Шварц перечитал письмо ещё пару раз и положил его в карман. Потом достал и снова перечитал, медленно, словно восстанавливая забытый вкус.
— Интересно, — пришло ему в голову, — получается, мы с Триш в этом, хотя и недострое, сможем жить. И даже пианино есть. Гвидоново… А эти?.. У Таисии будут, что ли? В Кривоарбатском? А если девки захотят вместе, тогда как? Мириться? Это я-то? Боевой офицер? Фронтовик? Ну, это вряд ли, в ногах будет валяться — не прощу ему «мародёра и подлеца». Гад же он после этого… Ни-ког-да!
Гвидон думал приблизительно так же, но только отталкиваясь от собственной правды. Хорошо понимал, что вместе им больше не жить. И не знаться. А девки? Они-то при чём? Им-то всё это зачем? Эти мужицкие разборки и взаимная неприязнь.

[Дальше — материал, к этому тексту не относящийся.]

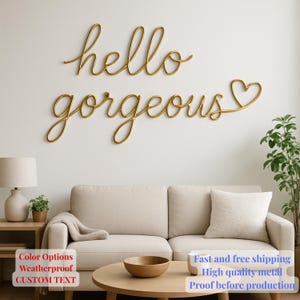 May include: Gold metal wall art spelling "hello gorgeous" in cursive script. The word "gorgeous" ends with a heart shape. The art is displayed above a beige sofa in a living room setting.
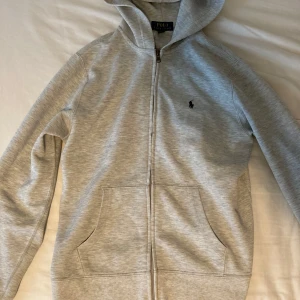 Grå hoodie från Polo Ralph Lauren - Snygg ljusgrå hoodie från Polo Ralph Lauren med dragkedja och klassisk broderad logga på bröstet. Tröjan har huva, kängurufickor och är tillverkad i mjuk bomullsmix. Perfekt för chill dagar eller när du vill ha en clean och stilren look.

За прошедший месяц ему удалось дел наворочать немало. Во-первых, прекратил аренду непрофильной площади, что позволило ему вернуть часть аванса. Во-вторых, подобрал подходящий участок с избой для сноса под будущее строительство. Жаль, изба оказалась ровно напротив Прасковьиной, а теперь — Шварцевой, через овраг, но она стала единственной, чьих наследных владельцев ему удалось отыскать в Боровске и которые согласились на его, Гвидоновы, условия. В-третьих, удалось к прежней договорённости с властями насчёт водопровода добавить кусок новой трассы, ещё к одному участку. Теперь главное. Получено полное и окончательное добро на возведение скульптором Иконниковым памятника детям войны, который будет установлен на территории Боровского детдома. И согласована смета.
Ну и самое последнее, наконец. Есть замечательная идея проекта, привидевшаяся автору ночью, в детдомовской кровати. Гвидон это понял сразу, как только открыл утром глаза. И шёл в исполком уже с готовой композицией будущей скульптуры. Это будет женщина, но не мать ребенка в прямом смысле. Не родительница. Скорее это будет образ Родины в женском обличье, прижимающей к своей груди голову девочки. Сама девочка стоит рядом, босая, обхватив тонкими ручками женщину вокруг талии. Обе замерли на миг в порыве спасительной надежды и любви. Натура — в рост с четвертью. И надпись: «Детям войны». Всё.
Замысел был принят без замечаний. Единственно спросили: а почему ваша девочка босая? Гвидон взял паузу, потом с лёгким трагизмом в голосе объяснил:
— Время послевоенное, с обувью в стране было неважно. Ну и заодно образ единения с землёй Отечества, как говорится «мать — сыра земля».
Тогда предложили и саму мать-защитницу разуть. Но мать Гвидону удалось отстоять — сказал, будет перебор, Родина не может быть совсем без ботинок, на то она и Родина.